--- start ---

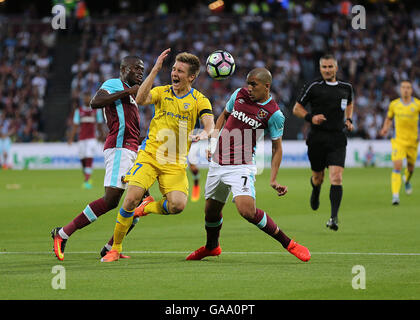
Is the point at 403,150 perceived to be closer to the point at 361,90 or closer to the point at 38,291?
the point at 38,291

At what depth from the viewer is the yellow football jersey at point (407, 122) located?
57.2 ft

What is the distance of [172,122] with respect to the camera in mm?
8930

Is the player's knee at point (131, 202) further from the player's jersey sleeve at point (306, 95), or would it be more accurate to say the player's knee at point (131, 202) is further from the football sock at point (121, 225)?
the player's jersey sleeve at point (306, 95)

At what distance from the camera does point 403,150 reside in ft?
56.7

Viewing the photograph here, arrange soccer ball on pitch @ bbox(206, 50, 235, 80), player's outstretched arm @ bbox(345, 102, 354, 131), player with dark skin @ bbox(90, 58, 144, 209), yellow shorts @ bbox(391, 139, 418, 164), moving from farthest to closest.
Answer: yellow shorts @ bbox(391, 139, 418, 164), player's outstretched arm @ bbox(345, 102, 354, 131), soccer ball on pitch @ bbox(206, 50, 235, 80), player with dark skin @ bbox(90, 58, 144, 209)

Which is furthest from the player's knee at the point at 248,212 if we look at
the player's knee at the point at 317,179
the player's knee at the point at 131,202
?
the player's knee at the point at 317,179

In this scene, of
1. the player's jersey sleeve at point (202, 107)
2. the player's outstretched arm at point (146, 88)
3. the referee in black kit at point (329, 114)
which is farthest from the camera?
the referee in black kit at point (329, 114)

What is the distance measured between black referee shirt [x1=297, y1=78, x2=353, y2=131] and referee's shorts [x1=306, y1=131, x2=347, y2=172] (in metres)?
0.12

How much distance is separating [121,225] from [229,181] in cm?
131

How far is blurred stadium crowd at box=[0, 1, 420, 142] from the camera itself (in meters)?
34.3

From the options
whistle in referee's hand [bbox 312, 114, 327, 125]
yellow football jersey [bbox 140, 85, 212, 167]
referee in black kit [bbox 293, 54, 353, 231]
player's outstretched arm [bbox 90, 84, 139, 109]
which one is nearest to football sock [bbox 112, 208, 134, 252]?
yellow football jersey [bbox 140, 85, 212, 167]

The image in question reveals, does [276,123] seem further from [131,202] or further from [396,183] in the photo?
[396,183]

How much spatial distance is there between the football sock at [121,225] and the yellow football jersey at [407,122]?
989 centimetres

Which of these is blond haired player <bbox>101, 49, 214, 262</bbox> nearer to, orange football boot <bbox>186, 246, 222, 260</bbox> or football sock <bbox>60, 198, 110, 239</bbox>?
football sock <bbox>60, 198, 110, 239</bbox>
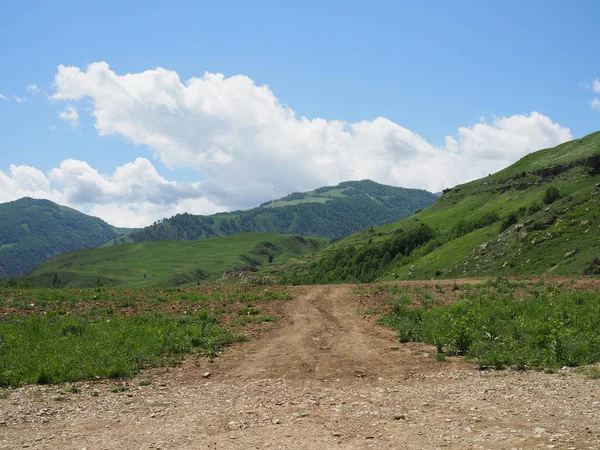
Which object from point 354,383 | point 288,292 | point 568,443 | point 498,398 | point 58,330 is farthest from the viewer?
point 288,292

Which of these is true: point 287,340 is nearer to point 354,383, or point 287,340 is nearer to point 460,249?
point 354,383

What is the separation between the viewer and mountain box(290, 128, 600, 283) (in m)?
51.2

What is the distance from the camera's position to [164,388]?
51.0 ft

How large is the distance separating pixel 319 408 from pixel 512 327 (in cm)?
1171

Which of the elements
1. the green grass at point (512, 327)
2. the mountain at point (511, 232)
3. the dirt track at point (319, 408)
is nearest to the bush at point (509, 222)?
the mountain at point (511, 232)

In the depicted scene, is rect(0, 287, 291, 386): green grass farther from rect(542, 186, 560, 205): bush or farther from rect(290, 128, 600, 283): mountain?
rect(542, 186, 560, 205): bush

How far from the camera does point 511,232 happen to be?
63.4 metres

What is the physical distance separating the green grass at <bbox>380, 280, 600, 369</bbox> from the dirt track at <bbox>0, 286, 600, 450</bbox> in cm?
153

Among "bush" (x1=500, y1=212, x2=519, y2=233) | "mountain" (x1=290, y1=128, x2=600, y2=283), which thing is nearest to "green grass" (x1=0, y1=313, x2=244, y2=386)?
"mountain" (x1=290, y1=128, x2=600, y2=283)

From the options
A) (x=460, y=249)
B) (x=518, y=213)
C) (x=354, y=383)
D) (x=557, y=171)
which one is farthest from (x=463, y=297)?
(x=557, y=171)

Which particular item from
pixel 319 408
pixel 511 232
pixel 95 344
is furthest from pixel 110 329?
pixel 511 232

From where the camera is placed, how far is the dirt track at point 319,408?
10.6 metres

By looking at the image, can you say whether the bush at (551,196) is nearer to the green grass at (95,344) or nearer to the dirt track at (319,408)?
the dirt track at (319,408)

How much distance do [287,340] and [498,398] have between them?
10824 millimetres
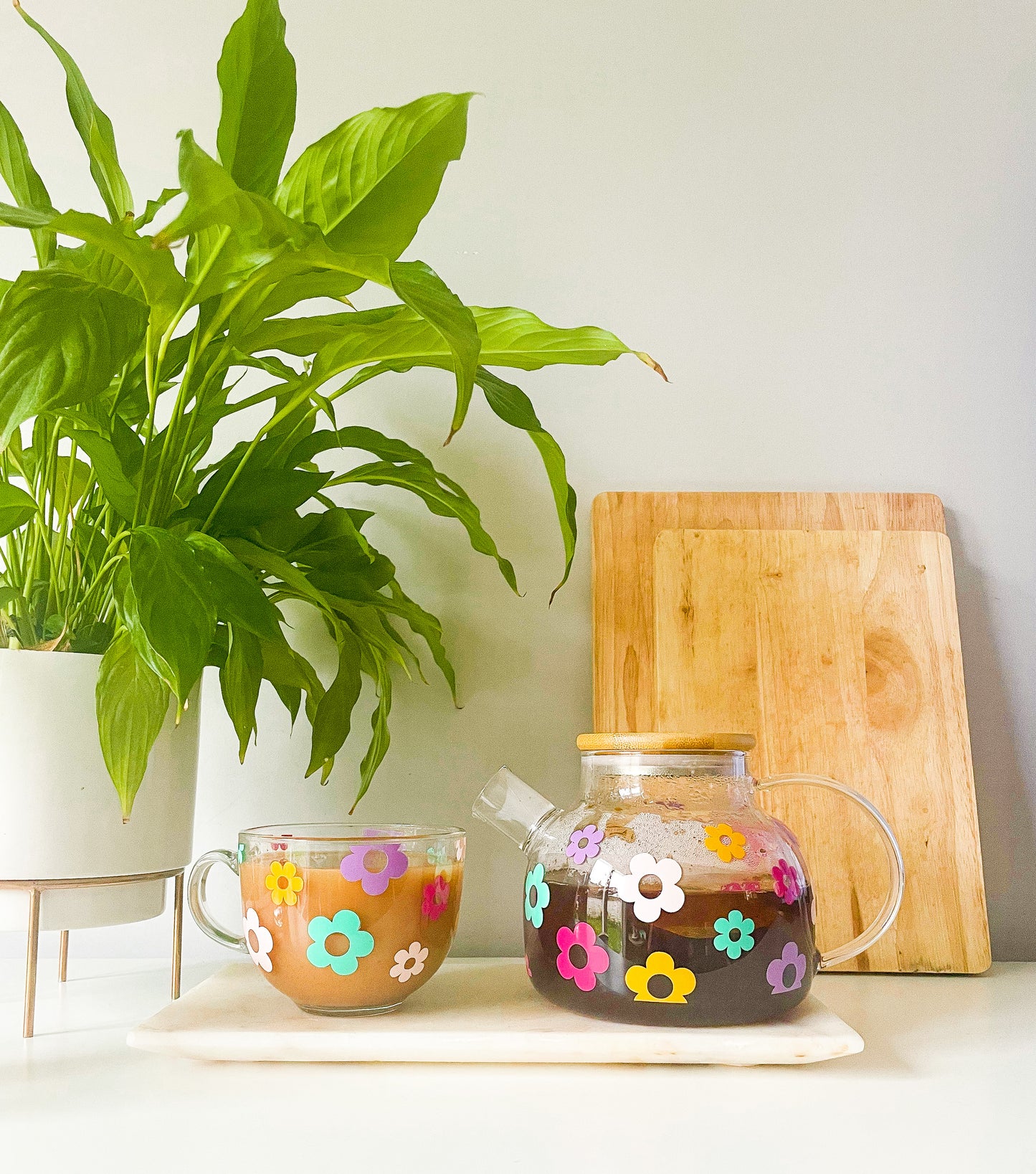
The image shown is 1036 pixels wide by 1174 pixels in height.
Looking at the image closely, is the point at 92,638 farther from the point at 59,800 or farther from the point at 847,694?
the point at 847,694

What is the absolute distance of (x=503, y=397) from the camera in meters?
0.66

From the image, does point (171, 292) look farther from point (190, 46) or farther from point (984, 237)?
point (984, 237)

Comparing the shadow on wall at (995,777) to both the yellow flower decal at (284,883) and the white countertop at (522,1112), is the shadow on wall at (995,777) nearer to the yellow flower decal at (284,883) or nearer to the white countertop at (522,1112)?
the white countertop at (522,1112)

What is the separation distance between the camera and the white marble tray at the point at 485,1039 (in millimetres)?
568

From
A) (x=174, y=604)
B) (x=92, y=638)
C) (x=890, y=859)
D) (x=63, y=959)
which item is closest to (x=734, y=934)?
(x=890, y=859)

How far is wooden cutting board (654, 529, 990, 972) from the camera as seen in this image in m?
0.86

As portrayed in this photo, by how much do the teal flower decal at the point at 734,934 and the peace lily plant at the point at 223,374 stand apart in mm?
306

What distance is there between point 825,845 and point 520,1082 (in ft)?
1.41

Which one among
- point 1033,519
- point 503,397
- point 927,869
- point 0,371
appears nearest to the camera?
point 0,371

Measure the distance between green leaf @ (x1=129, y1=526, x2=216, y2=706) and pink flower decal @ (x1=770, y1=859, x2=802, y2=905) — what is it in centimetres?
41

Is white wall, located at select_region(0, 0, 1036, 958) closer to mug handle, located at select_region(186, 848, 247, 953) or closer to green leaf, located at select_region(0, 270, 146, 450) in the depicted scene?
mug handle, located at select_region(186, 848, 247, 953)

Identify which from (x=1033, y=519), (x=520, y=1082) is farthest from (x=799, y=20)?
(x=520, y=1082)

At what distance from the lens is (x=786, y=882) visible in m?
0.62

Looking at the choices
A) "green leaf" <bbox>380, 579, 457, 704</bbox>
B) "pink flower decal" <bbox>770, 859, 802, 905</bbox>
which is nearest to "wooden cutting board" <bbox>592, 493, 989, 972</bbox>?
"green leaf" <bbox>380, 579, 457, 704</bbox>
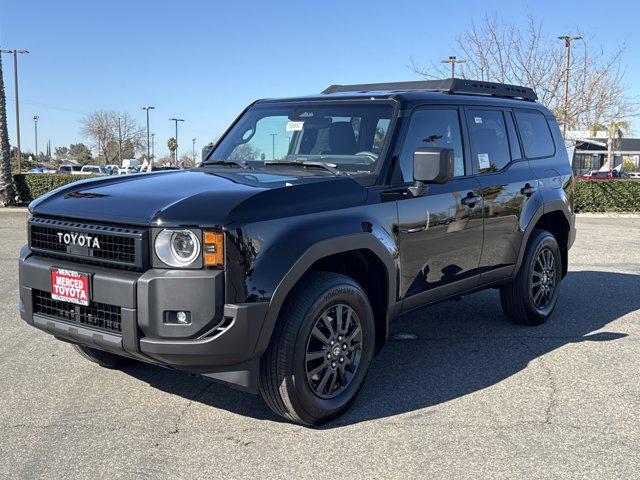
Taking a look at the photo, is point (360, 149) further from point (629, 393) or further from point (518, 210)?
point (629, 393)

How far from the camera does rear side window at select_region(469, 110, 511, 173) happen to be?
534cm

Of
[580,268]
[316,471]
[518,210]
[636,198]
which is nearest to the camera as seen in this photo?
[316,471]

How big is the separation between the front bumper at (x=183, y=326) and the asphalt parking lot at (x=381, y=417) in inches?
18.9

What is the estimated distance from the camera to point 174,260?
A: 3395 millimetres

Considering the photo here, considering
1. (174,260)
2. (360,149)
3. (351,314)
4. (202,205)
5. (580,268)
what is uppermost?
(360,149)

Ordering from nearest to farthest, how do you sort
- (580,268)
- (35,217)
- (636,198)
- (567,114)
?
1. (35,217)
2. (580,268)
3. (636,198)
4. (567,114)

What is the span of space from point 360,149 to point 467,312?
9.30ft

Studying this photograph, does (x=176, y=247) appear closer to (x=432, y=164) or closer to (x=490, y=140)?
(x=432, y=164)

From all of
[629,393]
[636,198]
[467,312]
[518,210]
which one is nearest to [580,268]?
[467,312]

--- end ---

* [WORK TO BE COMPLETED] Rewrite all the lines above, changing "the camera" to "the lens" everywhere and leaving everything else as it is. Leave out the pictures.

* [ANSWER TO THIS EXERCISE]
Is the point at 403,150 perceived to be closer to the point at 361,90 or closer to the point at 38,291?
the point at 38,291

At what depth from the viewer is the yellow football jersey at point (407, 122) located?
57.2 ft

What is the distance of [172,122] with respect to the lens in mm?
8930

Is the player's knee at point (131, 202) further from the player's jersey sleeve at point (306, 95), or would it be more accurate to say the player's knee at point (131, 202) is further from the football sock at point (121, 225)?
the player's jersey sleeve at point (306, 95)

At what distance from the lens does point 403,150 reside in ft?
56.7

Viewing the photograph here, arrange soccer ball on pitch @ bbox(206, 50, 235, 80), player's outstretched arm @ bbox(345, 102, 354, 131), player with dark skin @ bbox(90, 58, 144, 209), yellow shorts @ bbox(391, 139, 418, 164), moving from farthest to closest.
Answer: yellow shorts @ bbox(391, 139, 418, 164), player's outstretched arm @ bbox(345, 102, 354, 131), soccer ball on pitch @ bbox(206, 50, 235, 80), player with dark skin @ bbox(90, 58, 144, 209)

Which is furthest from the player's knee at the point at 248,212 if we look at
the player's knee at the point at 317,179
the player's knee at the point at 131,202
?
the player's knee at the point at 317,179

In this scene, of
1. the player's jersey sleeve at point (202, 107)
2. the player's outstretched arm at point (146, 88)
3. the referee in black kit at point (329, 114)
which is farthest from the lens?
the referee in black kit at point (329, 114)

What is the distance measured between black referee shirt [x1=297, y1=78, x2=353, y2=131] and referee's shorts [x1=306, y1=131, x2=347, y2=172] (in metres)?
0.12

How much distance is separating [121,225] from [229,181] in cm?
131

How far is blurred stadium crowd at box=[0, 1, 420, 142] from the lens itself (in meters)?
34.3

From the options
whistle in referee's hand [bbox 312, 114, 327, 125]
yellow football jersey [bbox 140, 85, 212, 167]
referee in black kit [bbox 293, 54, 353, 231]
player's outstretched arm [bbox 90, 84, 139, 109]
which one is nearest to football sock [bbox 112, 208, 134, 252]?
yellow football jersey [bbox 140, 85, 212, 167]

The image in question reveals, does [276,123] seem further from [131,202] or further from [396,183] in the photo?
[396,183]

How much spatial distance is there between the football sock at [121,225] and the yellow football jersey at [407,122]?
989 centimetres

Which of these is blond haired player <bbox>101, 49, 214, 262</bbox> nearer to, orange football boot <bbox>186, 246, 222, 260</bbox> or football sock <bbox>60, 198, 110, 239</bbox>?
football sock <bbox>60, 198, 110, 239</bbox>
Which object from point 354,383 | point 288,292 | point 568,443 | point 498,398 | point 58,330 is farthest from the viewer?
point 288,292

Which of these is true: point 287,340 is nearer to point 354,383, or point 287,340 is nearer to point 460,249?
point 354,383

What is the separation between the viewer and mountain box(290, 128, 600, 283) (in m)?
51.2

What is the distance from the lens's position to [164,388]?
51.0 ft

How large is the distance separating pixel 319 408 from pixel 512 327 (in cm)?
1171

Which of the elements
1. the green grass at point (512, 327)
2. the mountain at point (511, 232)
3. the dirt track at point (319, 408)
is nearest to the bush at point (509, 222)?
the mountain at point (511, 232)

In the depicted scene, is rect(0, 287, 291, 386): green grass farther from rect(542, 186, 560, 205): bush or farther from rect(290, 128, 600, 283): mountain?
rect(542, 186, 560, 205): bush

How far from the lens does point 511,232 happen to be?
63.4 metres

What is the physical distance separating the green grass at <bbox>380, 280, 600, 369</bbox> from the dirt track at <bbox>0, 286, 600, 450</bbox> in cm?
153

Among "bush" (x1=500, y1=212, x2=519, y2=233) | "mountain" (x1=290, y1=128, x2=600, y2=283), which thing is nearest to "green grass" (x1=0, y1=313, x2=244, y2=386)?
"mountain" (x1=290, y1=128, x2=600, y2=283)

From the options
A) (x=460, y=249)
B) (x=518, y=213)
C) (x=354, y=383)
D) (x=557, y=171)
which one is farthest from (x=463, y=297)?
(x=557, y=171)

Which particular item from
pixel 319 408
pixel 511 232
pixel 95 344
is furthest from pixel 110 329?
pixel 511 232

From where the lens is placed, how far is the dirt track at point 319,408?
10.6 metres

By looking at the image, can you say whether the bush at (551,196) is nearer to the green grass at (95,344) or nearer to the dirt track at (319,408)?
the dirt track at (319,408)

How much distance do [287,340] and [498,398] have between them?
10824 millimetres
The image shown is 1036 pixels wide by 1174 pixels in height.
Looking at the image closely, is the point at 92,638 farther from the point at 59,800 or farther from the point at 847,694?
the point at 847,694

What is the absolute distance of (x=503, y=397) from the lens in meters?
0.66

From the image, does point (171, 292) look farther from point (190, 46) or farther from point (984, 237)?
point (984, 237)

Comparing the shadow on wall at (995,777) to both the yellow flower decal at (284,883) and the white countertop at (522,1112), is the shadow on wall at (995,777) nearer to the yellow flower decal at (284,883) or nearer to the white countertop at (522,1112)?
the white countertop at (522,1112)

What is the separation distance between the lens and the white marble tray at the point at 485,1039 (in millimetres)?
568

From
A) (x=174, y=604)
B) (x=92, y=638)
C) (x=890, y=859)
D) (x=63, y=959)
which item is closest to (x=734, y=934)?
(x=890, y=859)

How far is wooden cutting board (654, 529, 990, 972) from the lens as seen in this image in m?
0.86

As portrayed in this photo, by how much do the teal flower decal at the point at 734,934 and the peace lily plant at the point at 223,374 stand apart in mm?
306

What distance is there between point 825,845 and point 520,1082 (in ft)?
1.41

Which one among
- point 1033,519
- point 503,397
- point 927,869
- point 0,371
appears nearest to the lens?
point 0,371

Measure the distance between green leaf @ (x1=129, y1=526, x2=216, y2=706) and pink flower decal @ (x1=770, y1=859, x2=802, y2=905) — what is it in centimetres?
41

Is white wall, located at select_region(0, 0, 1036, 958) closer to mug handle, located at select_region(186, 848, 247, 953) or closer to green leaf, located at select_region(0, 270, 146, 450) in the depicted scene?
mug handle, located at select_region(186, 848, 247, 953)

Identify which from (x=1033, y=519), (x=520, y=1082) is farthest from (x=799, y=20)?
(x=520, y=1082)

At what distance from the lens is (x=786, y=882) visible in m?
0.62

Looking at the choices
A) "green leaf" <bbox>380, 579, 457, 704</bbox>
B) "pink flower decal" <bbox>770, 859, 802, 905</bbox>
which is nearest to "wooden cutting board" <bbox>592, 493, 989, 972</bbox>?
"green leaf" <bbox>380, 579, 457, 704</bbox>
Taking a look at the photo, is point (360, 149) further from point (629, 393) or further from point (518, 210)?
point (629, 393)

How far from the lens does rear side window at select_region(469, 110, 511, 173) happen to be?
534cm

Of
[580,268]
[316,471]
[518,210]
[636,198]
which is nearest to the lens as seen in this photo?
[316,471]

How big is the separation between the front bumper at (x=183, y=326) and the asphalt parking lot at (x=381, y=417) in inches?
18.9

What is the estimated distance from the lens to point 174,260?
A: 3395 millimetres

Considering the photo here, considering
1. (174,260)
2. (360,149)
3. (351,314)
4. (202,205)
5. (580,268)
what is uppermost?
(360,149)

Ordering from nearest to farthest, how do you sort
- (580,268)
- (35,217)
- (636,198)
- (567,114)
?
1. (35,217)
2. (580,268)
3. (636,198)
4. (567,114)

What is the span of space from point 360,149 to point 467,312?
9.30ft

Studying this photograph, does (x=176, y=247) appear closer to (x=432, y=164) or closer to (x=490, y=140)?
(x=432, y=164)

From all of
[629,393]
[636,198]
[467,312]
[518,210]
which one is nearest to [580,268]?
[467,312]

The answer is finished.